New rule on Aggregators/Forwarders:

jordanlund@lemmy.world · 4 months ago

New rule on Aggregators/Forwarders:

PhilipTheBucket@ponder.cat · 4 months ago

Here you go:

It’s in python, suitable for sticking directly into the bot if the bot is in python. There are docs. It’s a first cut. How did you envision this working? I can make a real API, if for some reason that makes things easier, but it’s not immediately obvious how it would get integrated into things.

Running it on the last 50 articles posted to /c/politics, we see:

https://lemmy.world/post/20739836: Source is unreliable since ownership change
https://lemmy.world/post/20736298: Source is unreliable for political topics since 2011
https://lemmy.world/post/20724155: Reliability consensus is mixed
https://lemmy.world/post/20723675: Source is unreliable
https://lemmy.world/post/20722912: Source is unreliable
https://lemmy.world/post/20722910: Reliability consensus is mixed
https://lemmy.world/post/20716118: Reliability consensus is mixed
https://slrpnk.net/post/14127964: Reliability consensus is mixed

It’s more complex to use this than MBFC, because there’s a lot more depth to the rankings, and sometimes human judgement is needed to assign scores.
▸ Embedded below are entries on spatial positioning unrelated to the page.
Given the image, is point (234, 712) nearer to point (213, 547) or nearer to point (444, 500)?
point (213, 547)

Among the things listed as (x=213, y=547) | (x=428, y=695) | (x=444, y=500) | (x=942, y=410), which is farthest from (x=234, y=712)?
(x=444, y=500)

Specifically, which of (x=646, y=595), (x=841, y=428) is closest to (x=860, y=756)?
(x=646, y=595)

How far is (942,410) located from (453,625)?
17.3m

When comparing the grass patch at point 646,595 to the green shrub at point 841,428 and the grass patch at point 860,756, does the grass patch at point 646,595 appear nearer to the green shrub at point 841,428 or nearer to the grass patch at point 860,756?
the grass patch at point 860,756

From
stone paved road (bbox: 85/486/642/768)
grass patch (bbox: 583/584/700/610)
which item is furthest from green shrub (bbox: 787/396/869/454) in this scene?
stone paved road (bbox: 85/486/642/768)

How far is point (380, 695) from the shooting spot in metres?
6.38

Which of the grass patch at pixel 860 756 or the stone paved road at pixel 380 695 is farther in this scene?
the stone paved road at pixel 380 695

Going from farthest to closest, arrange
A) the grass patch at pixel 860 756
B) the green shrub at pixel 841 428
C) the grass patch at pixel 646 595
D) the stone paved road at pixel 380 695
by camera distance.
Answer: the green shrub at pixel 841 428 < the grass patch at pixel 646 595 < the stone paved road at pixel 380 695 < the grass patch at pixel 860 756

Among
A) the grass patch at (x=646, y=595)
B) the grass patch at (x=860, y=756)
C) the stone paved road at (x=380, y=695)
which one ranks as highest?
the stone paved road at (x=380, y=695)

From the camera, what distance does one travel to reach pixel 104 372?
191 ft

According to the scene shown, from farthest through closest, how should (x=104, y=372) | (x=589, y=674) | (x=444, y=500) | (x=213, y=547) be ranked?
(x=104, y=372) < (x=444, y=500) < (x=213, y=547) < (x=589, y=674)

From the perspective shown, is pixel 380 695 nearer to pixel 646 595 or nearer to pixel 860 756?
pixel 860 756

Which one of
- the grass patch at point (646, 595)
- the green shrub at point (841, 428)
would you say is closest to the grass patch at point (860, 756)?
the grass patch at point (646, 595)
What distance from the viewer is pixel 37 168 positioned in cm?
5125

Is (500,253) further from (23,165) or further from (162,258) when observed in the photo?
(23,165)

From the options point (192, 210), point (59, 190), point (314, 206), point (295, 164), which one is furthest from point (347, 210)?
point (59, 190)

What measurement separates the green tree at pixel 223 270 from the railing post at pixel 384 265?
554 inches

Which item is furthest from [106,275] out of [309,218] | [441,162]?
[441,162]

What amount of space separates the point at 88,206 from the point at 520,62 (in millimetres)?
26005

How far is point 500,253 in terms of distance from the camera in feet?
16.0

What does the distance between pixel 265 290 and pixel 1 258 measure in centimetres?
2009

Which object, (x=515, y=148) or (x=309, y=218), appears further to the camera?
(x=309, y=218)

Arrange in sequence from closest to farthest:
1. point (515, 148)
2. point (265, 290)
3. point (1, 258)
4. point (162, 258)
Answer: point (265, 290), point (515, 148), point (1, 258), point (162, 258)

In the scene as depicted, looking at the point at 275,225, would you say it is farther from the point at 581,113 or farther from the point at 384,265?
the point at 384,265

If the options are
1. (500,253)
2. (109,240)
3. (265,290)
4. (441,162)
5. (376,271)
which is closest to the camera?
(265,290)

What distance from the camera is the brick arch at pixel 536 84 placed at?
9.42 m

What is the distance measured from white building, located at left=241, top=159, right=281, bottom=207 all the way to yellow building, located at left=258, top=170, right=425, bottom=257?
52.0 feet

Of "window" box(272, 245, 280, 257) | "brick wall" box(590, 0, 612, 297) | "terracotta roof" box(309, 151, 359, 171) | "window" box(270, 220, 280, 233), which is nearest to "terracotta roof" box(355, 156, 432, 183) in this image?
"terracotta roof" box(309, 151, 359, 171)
There’s a category “needinfo,” meaning it’s necessary to know what topic is being discussed or when an article was written, because of an ownership change or similar factor. I’ve applied that judgement above. That, to me, is a good thing. It means the bot is grounded in something, and not just blithely spitting out arbitrary scores without bothering to ground them in any reality.

In practice, I think it would be realistic to assign a single reliability ranking to most of the “needinfo” sources. You can manually edit the .json data to do so. Almost all of the posts are going to fit into one of Wikipedia’s categorizations or another. Newsweek is unreliable, The Guardian is reliable, and so on.
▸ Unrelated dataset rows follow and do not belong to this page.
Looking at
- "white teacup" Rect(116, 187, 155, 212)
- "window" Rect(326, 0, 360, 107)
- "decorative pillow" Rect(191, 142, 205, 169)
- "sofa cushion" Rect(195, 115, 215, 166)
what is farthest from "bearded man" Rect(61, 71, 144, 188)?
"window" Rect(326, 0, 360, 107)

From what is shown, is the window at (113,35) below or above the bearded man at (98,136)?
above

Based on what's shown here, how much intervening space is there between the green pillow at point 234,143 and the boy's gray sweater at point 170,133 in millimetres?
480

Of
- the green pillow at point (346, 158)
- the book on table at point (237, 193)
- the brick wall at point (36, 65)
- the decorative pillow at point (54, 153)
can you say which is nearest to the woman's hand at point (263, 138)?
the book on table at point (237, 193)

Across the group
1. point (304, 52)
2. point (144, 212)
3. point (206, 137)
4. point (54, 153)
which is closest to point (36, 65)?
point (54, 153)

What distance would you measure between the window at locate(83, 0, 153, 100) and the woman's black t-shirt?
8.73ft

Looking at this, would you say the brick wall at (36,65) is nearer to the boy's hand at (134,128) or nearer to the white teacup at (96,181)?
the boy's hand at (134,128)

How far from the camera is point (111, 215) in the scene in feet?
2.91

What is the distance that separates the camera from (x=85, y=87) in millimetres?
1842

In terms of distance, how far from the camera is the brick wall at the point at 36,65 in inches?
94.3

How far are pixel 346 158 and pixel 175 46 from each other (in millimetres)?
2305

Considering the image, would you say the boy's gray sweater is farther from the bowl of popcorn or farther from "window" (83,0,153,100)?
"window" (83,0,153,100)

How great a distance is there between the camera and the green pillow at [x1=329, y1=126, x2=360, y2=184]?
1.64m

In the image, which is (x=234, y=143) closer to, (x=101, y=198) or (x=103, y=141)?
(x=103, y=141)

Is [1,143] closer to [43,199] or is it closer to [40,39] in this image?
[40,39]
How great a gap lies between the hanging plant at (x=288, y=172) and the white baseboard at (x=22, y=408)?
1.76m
I think most of the mixed-consensus sources can be used without a second thought. Mostly, the questions about them boil down to open partisanship of the source, which for a political community is perfectly fine as long as they’re trustable factually.
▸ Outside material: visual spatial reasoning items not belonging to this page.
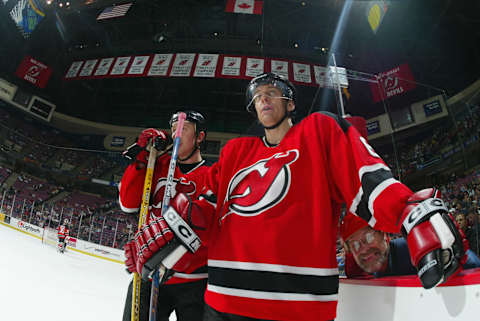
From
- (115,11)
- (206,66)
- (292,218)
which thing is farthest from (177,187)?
(115,11)

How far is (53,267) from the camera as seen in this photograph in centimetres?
441

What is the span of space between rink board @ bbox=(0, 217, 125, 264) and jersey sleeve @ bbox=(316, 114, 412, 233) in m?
8.08

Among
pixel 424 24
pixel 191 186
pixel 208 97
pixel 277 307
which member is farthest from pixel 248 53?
pixel 277 307

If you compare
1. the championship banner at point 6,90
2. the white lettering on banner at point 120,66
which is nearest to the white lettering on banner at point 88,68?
the white lettering on banner at point 120,66

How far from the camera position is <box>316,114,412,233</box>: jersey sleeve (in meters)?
0.64

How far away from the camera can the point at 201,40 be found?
13.3 meters

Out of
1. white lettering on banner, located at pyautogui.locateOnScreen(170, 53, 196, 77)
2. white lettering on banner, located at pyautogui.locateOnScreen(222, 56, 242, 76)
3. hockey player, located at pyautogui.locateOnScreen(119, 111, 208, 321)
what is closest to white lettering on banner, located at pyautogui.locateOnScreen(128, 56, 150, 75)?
white lettering on banner, located at pyautogui.locateOnScreen(170, 53, 196, 77)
If you want me to boil this down further, so that it gives a single “yes” or “no” score to each source, I can do that and probably keep almost all of the accuracy of the rankings, now that I’ve looked at it for a little while.

When you talk about “adding” this to the bot, are you proposing to still have MBFC be the main source, with this as a footnote? A lot of the criticism of the bot is on the grounds that MBFC is a very bad source for judging reliability, so I would question the idea of keeping it on as the primary source.

NOT_RICK@lemmy.world · 4 months ago

Nice work, thanks for contributing!

Rooki@lemmy.world · 4 months ago

By “adding” i mean adding it into the field higher than MBFC ( as i personally think wikipedia is a little bit better for that ).

new:

Wikipedia: Reliability consensus is mixed…l ( whatever the scrapper scrapes ) MBFC: Right-Center - Credibility: High - Factual Reporting: Mostly Factual - United States of America
Search Wikipedia about this source

I would like to implement your code into the bot myself so i can learn how you would do it. If you are willing to share your code, please send me a github link ( or invite me if you want it to be private between you and me ) or if its super simple just send it in the dms.

PhilipTheBucket@ponder.cat · edit-2 4 months ago

I already sent it. It’s here:

https://ponder.cat/wp/wp-sources.zip

Edit: You don’t need to do the import initially, since there’s already a sources file with some small modifications. The import is the only complicated part. Use categorize.py to categorize a source, or lookup.py to run a quick command-line test.

Rooki@lemmy.world · 4 months ago

Ok i will look into it, thanks i thought it was just the sources not the code.

Rooki@lemmy.world · 4 months ago

Ok i implemented it into the bot and it took about 1 hour and 6 minutes to fetch all links and i am now implementing the part where it is inserted into the new text.

PhilipTheBucket@ponder.cat · 4 months ago

Sounds good. If you redid the import, I think you’ll want to make some manual fixes to the .json. Off the top of my head, I think you just need to add bbc.co.uk and aljazeera.com to the URL lists for those sources.